# hey whats up :p



## thexxx1 (Jan 9, 2012)

hello! 
i'm James (Thexxx1)
I just recently found this site searchin around google and thought i'd try it out haha

I'm a black belt in TaeKwonDo. i also do BJJ, Judo, and a few other things all mixed into my training.
i've been on a few other forums like this one, so i can't wait to start postin :bangahead:


----------



## Bill Mattocks (Jan 9, 2012)

Welcome to MT!


----------



## SahBumNimRush (Jan 9, 2012)

Hello and welcome to MT!  I see you train in TKD in Ohio.  Where at?


----------



## thexxx1 (Jan 10, 2012)

SahBumNimRush said:


> Hello and welcome to MT!  I see you train in TKD in Ohio.  Where at?



Calos Martial arts in ravenna  are you in ohio?


----------



## stickarts (Jan 10, 2012)

Welcome to MT!


----------



## SahBumNimRush (Jan 10, 2012)

thexxx1 said:


> Calos Martial arts in ravenna  are you in ohio?





Yeah, right on the Ohio River, in a small town called Marietta.


----------



## oftheherd1 (Jan 10, 2012)

Welcome!


----------



## sfs982000 (Jan 10, 2012)

Welcome aboard!!


----------



## thexxx1 (Jan 10, 2012)

SahBumNimRush said:


> Yeah, right on the Ohio River, in a small town called Marietta.

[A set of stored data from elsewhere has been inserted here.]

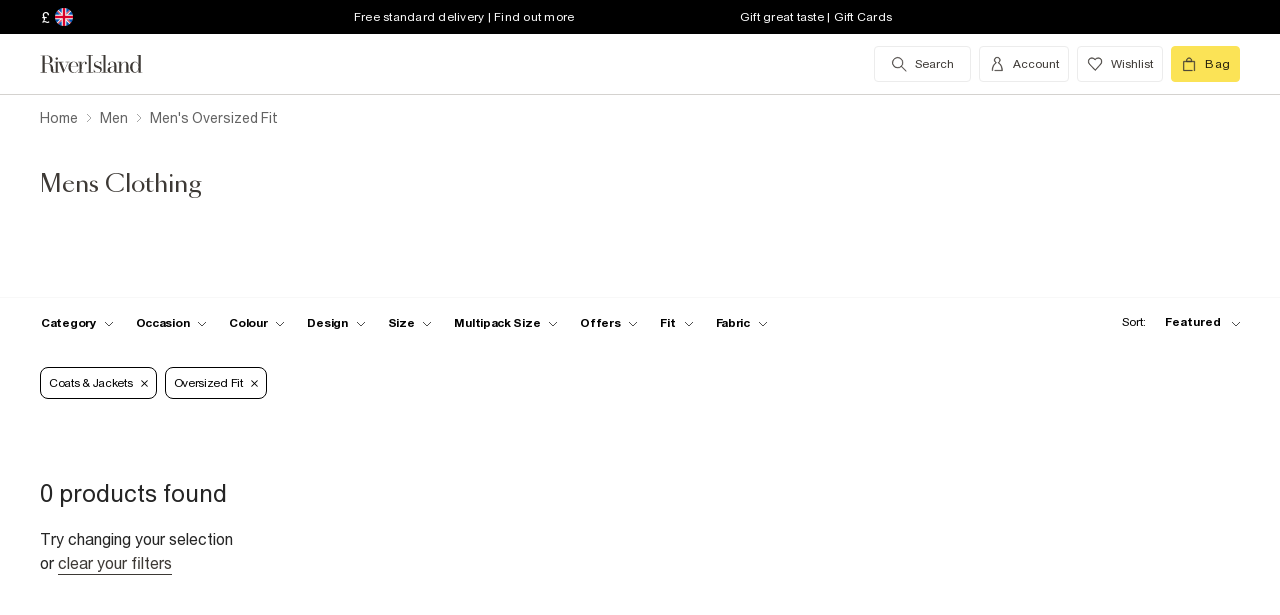

--- FILE ---
content_type: image/svg+xml
request_url: https://www.riverisland.com/Assets/RiverIsland/Core/ui/dist/34a0f4828c8af7327e4f.svg
body_size: 745
content:
<svg width="16" height="16" viewBox="0 0 16 16" fill="none" xmlns="http://www.w3.org/2000/svg">
    <g clip-path="url(#clip0_340_2399)">
        <path
                d="M13.1833 14.8749H5.78598V14.3014H12.8909C12.8163 11.0959 11.4745 8.25168 9.58214 7.33418C9.47291 7.28073 9.3795 7.19973 9.31112 7.09917C9.24274 6.99861 9.20175 6.88197 9.1922 6.76074C9.18912 6.64509 9.21733 6.53077 9.27386 6.42983C9.33038 6.3289 9.41312 6.2451 9.51333 6.1873C9.84243 5.9957 10.1209 5.72809 10.3254 5.40686C10.5299 5.08562 10.6545 4.72009 10.6889 4.34083C10.7185 4.00293 10.676 3.66259 10.5643 3.34231C10.4526 3.02203 10.2742 2.7291 10.0409 2.48289C9.71928 2.1188 9.29395 1.86186 8.82203 1.74658C8.35011 1.6313 7.85422 1.66321 7.40097 1.83801C6.94772 2.01282 6.55882 2.32216 6.28653 2.72446C6.01423 3.12676 5.87158 3.60277 5.87773 4.08852C5.87507 4.5069 5.98357 4.91849 6.19213 5.2812C6.40068 5.6439 6.70182 5.94472 7.06475 6.15289C7.16454 6.21116 7.24694 6.29505 7.30341 6.39588C7.35987 6.49671 7.38834 6.6108 7.38587 6.72633C7.37632 6.84756 7.33533 6.96421 7.26695 7.06476C7.19857 7.16532 7.10516 7.24632 6.99593 7.29977C5.04625 8.28608 3.67573 11.268 3.67573 14.5939H3.10229C3.10229 10.9984 4.57029 7.87894 6.74362 6.84675C6.76378 6.83796 6.78099 6.82355 6.79319 6.80525C6.80539 6.78695 6.81207 6.76553 6.81243 6.74353C6.81371 6.72932 6.81053 6.71506 6.80333 6.70273C6.79614 6.6904 6.7853 6.68061 6.77229 6.67472C6.39823 6.46111 6.07511 6.16869 5.82532 5.81775C5.57553 5.46681 5.40506 5.06574 5.32573 4.64235C5.24639 4.21896 5.2601 3.78338 5.36588 3.36582C5.47166 2.94825 5.667 2.55869 5.93835 2.22414C6.2097 1.88959 6.55056 1.61806 6.93731 1.42837C7.32405 1.23869 7.74743 1.13539 8.17808 1.12564C8.60872 1.11589 9.03634 1.19992 9.43128 1.3719C9.82621 1.54388 10.179 1.7997 10.4652 2.12163C10.7461 2.42216 10.9618 2.77745 11.099 3.16524C11.2361 3.55303 11.2917 3.96496 11.2623 4.37524C11.218 4.84614 11.0622 5.29973 10.808 5.69857C10.5537 6.0974 10.2082 6.43003 9.80004 6.66899C9.78901 6.67666 9.78007 6.68698 9.77406 6.699C9.76805 6.71103 9.76515 6.72437 9.76564 6.7378C9.766 6.75979 9.77268 6.78122 9.78488 6.79952C9.79708 6.81782 9.81429 6.83222 9.83445 6.84102C12.0078 7.89614 13.47 11.0214 13.47 14.6111C13.4643 14.6831 13.4315 14.7503 13.3784 14.7992C13.3252 14.8481 13.2556 14.8751 13.1833 14.8749Z"
                fill="#3D3935" stroke="#3D3935" stroke-width="0.5" />
    </g>
    <defs>
        <clipPath id="clip0_340_2399">
            <rect width="15" height="15" fill="white" transform="translate(0.602295 0.5)" />
        </clipPath>
    </defs>
</svg>
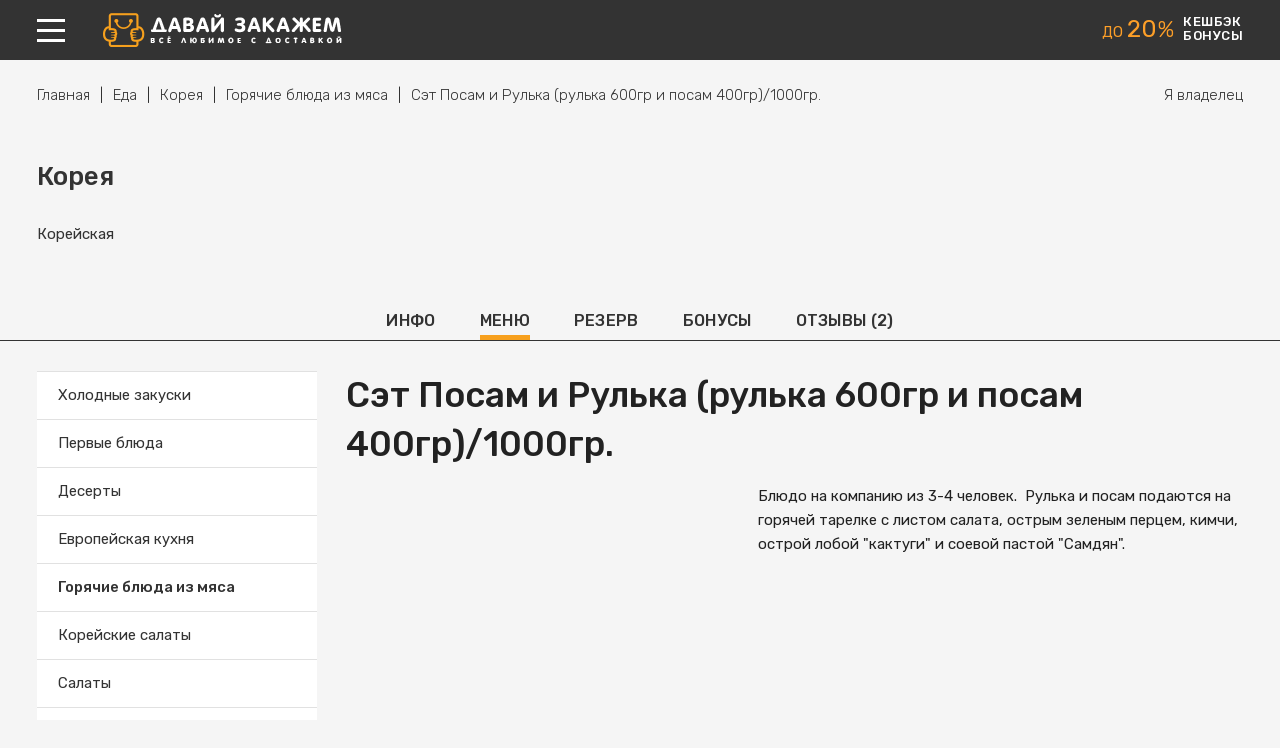

--- FILE ---
content_type: text/css
request_url: https://davayzakazhem.ru/themes/theme/assets/css/mobile.css?v=1.191
body_size: -349
content:
@import url("/themes/theme/assets/css/mobile-styles.css") screen and (max-width: 1200px);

i've been to marietta ohio beforefor tournaments haha


----------



## Yondanchris (Jan 10, 2012)

Welcome to MT, plenty of TKD talk around here!


----------



## seasoned (Jan 10, 2012)

Welcome aboard..............


----------



## OKenpo942 (Jan 14, 2012)

Welcome to MT.


----------



## Cougar (Jan 26, 2012)

Welcome!


----------



## Josh Oakley (Jan 26, 2012)

Welcome to MT!


----------



## Buka (Jan 26, 2012)

Hi, bro, welcome aboard. Nice to have you here!


----------